> **SECTION DU TEXTE**
___

Nous sommes entrés dans un moment où la démocratie n’avance plus avec assurance, où ses valeurs fondamentales sont rudement mises à l’épreuve sous la pression de deux pôles de radicalité. Ce qui s’est produit, et qui marque le climat actuel, c’est l’étrange capacité des lignes les plus radicales, de part et d’autre de l’échiquier politique, à gangrener le débat public et à s’y imposer comme les lignes les plus expressives.
À gauche, ce sont les fractions les plus radicales qui occupent le devant de la scène. Leur obsession à combattre le gouvernement Arizona l’emporte parfois sur les valeurs qu’elles prétendent incarner, justifiant alors des alliances larges au prix de compromis idéologiques majeurs. Autrement dit : « le mieux devient l’ennemi du bien ». Ainsi, l’appel à un front large inclut parfois des figures radicales prônant la violence, ou des intellectuels dont les discours laissent entrevoir des relents conspirationnistes, voire antisémites, et accessoirement, des acteurs de l’islam politique.
À droite, les expressions les plus en vogue s’éloignent clairement de la ligne libérale traditionnelle. Une partie de cette famille politique s’est laissé entraîner par ses marges les plus dures, jusqu’à reprendre à son compte les discours et les obsessions de l’extrême droite, au point de briser le « cordon sanitaire » qui avait jusque-là défendu les valeurs du libéralisme politique. Cette complaisance s’illustre notamment par l’intégration de personnalités issues de formations telles que « Chez Nous » ou le « Parti populaire ».
Ainsi, le « dialogue des extrêmes » dans lequel nous sommes actuellement est une dynamique où les marges politiques s’installent au cœur du débat en obligeant les autres à se positionner par rapport à elles. Cela, au point que les expressions intermédiaires se voient sommées de choisir un camp ou de se taire, enfermant l’espace public dans une confrontation binaire qui efface les complexités.

___

> **EXTRAIT DE DONNÉES**
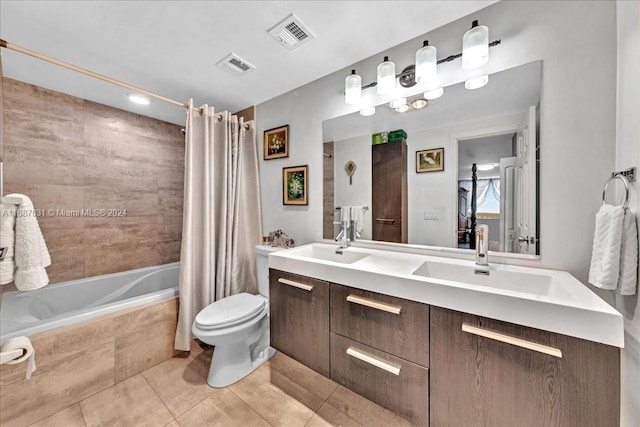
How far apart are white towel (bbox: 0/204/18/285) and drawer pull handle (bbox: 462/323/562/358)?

___

Dans le texte sur le dialogue des extrêmes, de quelles formations sont issues les personnalités dont l'intégration illustre la complaisance d'une partie de la droite ? Ces données proviennent d'une autre source que le texte.

Elles sont issues de formations telles que « Chez Nous » ou le « Parti populaire ».